I benchmarked it honestly before deciding. Gemma 3 4B (quantized) on the Pi ran at ~4.5 tokens/second with an ~8.8-second cold load - fine for an overnight batch, painfully slow for anything interactive, where a single multi-step agent turn would run into minutes. Small models are also unreliable at the tool-calling that an agent loop depends on. Meanwhile the only genuinely model-heavy task in the whole system - the bilingual, per-person synthesis - is exactly the one where quality is non-negotiable, so it seemingly has to be cloud regardless.
The uncomfortable and frankly boring insight that fell out of the benchmark: most of Berry isn't an LLM job at all. Fetching, deduplicating, formatting, and delivering are deterministic code. The "free because it's local" savings I'd imagined mostly came from realizing those steps never needed a model in the first place. So the architecture became: scripts for the mechanical 80%, one constrained Sonnet call for the judgment, and the local model on the bench - not because local is useless, but because in this system its only honest home is non-time-critical batch work (like grading the eval, a planned next step), not the critical path. Documenting that decision, with the number that drove it, was as much the point of the project as the briefs themselves.

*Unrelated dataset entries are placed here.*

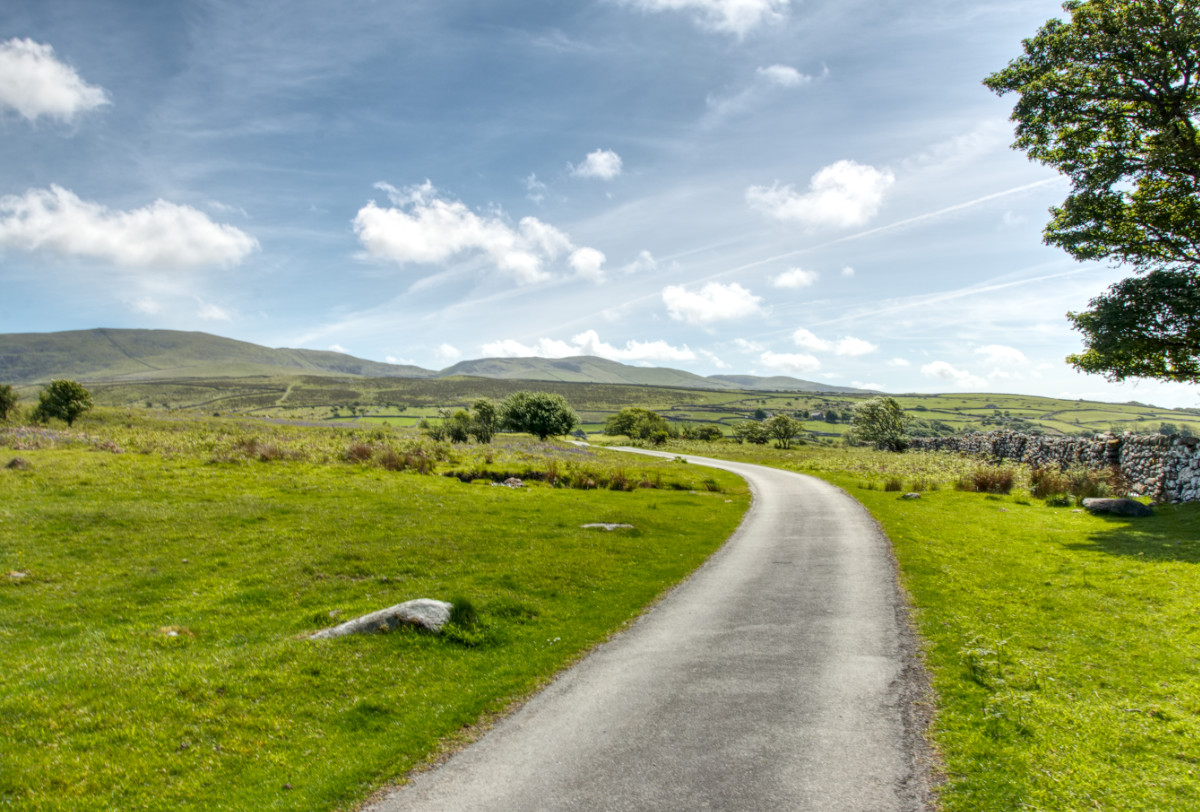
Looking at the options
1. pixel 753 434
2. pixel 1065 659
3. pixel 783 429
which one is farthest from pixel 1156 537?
pixel 753 434

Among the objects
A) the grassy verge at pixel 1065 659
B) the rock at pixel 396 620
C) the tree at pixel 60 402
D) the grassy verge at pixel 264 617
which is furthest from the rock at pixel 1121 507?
the tree at pixel 60 402

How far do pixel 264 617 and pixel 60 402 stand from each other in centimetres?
6481

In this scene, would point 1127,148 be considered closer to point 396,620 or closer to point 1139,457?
point 1139,457

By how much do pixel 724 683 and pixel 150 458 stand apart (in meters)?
36.6

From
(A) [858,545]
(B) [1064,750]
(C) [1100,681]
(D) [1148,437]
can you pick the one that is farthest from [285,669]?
(D) [1148,437]

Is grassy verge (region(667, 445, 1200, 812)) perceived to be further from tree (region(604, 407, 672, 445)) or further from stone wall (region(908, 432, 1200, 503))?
tree (region(604, 407, 672, 445))

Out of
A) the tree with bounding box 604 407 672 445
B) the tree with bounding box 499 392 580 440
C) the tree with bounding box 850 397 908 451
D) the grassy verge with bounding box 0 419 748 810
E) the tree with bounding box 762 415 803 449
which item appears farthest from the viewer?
the tree with bounding box 604 407 672 445

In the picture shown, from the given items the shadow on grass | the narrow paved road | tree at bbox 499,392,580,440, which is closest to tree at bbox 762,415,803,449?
tree at bbox 499,392,580,440

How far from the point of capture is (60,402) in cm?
5669

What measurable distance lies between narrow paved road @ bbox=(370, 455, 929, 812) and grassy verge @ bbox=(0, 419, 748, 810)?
3.50 feet

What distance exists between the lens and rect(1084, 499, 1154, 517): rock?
23016 millimetres

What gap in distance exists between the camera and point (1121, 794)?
257 inches

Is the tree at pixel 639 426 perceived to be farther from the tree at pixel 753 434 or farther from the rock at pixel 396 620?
the rock at pixel 396 620

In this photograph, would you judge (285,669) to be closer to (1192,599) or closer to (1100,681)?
(1100,681)
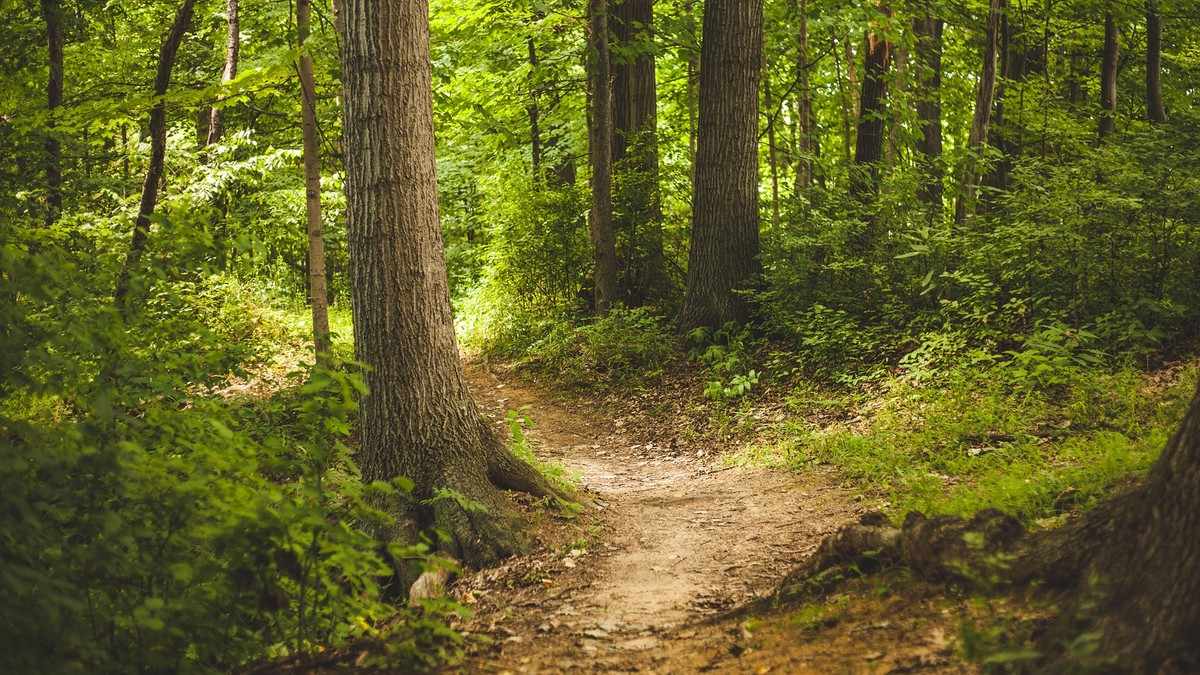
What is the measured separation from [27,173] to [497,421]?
8457mm

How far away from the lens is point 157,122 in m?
10.2

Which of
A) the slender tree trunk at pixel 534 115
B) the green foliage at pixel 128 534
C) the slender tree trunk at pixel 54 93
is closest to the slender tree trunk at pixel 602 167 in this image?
the slender tree trunk at pixel 534 115

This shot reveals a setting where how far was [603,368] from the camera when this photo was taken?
11.8 meters

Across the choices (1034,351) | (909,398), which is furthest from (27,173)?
(1034,351)

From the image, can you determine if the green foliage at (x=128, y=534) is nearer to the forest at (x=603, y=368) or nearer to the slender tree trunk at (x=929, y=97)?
the forest at (x=603, y=368)

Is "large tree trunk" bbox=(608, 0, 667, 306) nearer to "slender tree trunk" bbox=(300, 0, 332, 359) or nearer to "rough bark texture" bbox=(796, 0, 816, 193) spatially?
"rough bark texture" bbox=(796, 0, 816, 193)

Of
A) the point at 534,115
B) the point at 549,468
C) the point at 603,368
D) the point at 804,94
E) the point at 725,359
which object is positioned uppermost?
the point at 534,115

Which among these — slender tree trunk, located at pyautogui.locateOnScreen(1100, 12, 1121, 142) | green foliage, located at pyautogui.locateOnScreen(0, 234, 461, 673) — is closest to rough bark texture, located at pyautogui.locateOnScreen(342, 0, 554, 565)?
green foliage, located at pyautogui.locateOnScreen(0, 234, 461, 673)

(One adjacent decision worth noting: I run synthesis through my own metered API key, not a consumer subscription. Anthropic's consumer terms prohibit automated, programmatic access through Pro/Max accounts - the sanctioned path for an always-on agent is the API. It's also the only path that gives me a clean per-night cost number and a hard spend cap.)
The entire user base is two people in one apartment, which is exactly why it's a good test.
Me - the over-informed builder. A senior Product Manager who lives in the AI tooling and needs actionable knowledge, not headlines: what a release means for the products and roles I think about, digested fast enough that I'm not the last to know (as I feel I often am). Low tolerance for fluff, high tolerance for density.
Miyuki - the early-career navigator. Eight months into software development, reading the same "AI is going to replace engineers" headlines I do but with real career stakes underneath them. Her brief has a deliberate editorial stance baked into her profile: clear-eyed about where the industry is heading, but framed around concrete skills and opportunities - never doom. That framing is a product decision, not sugar-coating: she asked for the honest picture, and the honest picture is more useful when it's actionable.
Berry is days old, so the honest "result" isn't a usage chart — it's a working system, its economics, and a set of decisions and findings I can defend.
The most interesting result, though, is a negative one I didn't expect, and it's the best thing the project taught me - see the first learning below.
What's next is the same instinct that drove the project: close the loop. Run the local-vs-cloud experiment for real by having the Pi's Gemma model grade source-accuracy head-to-head against cloud Haiku (agreement, latency, cost - actual numbers behind the routing decision); widen and tune the source list against a week of relevance data; and revisit the in-the-moment feedback UX now that I know its constraints.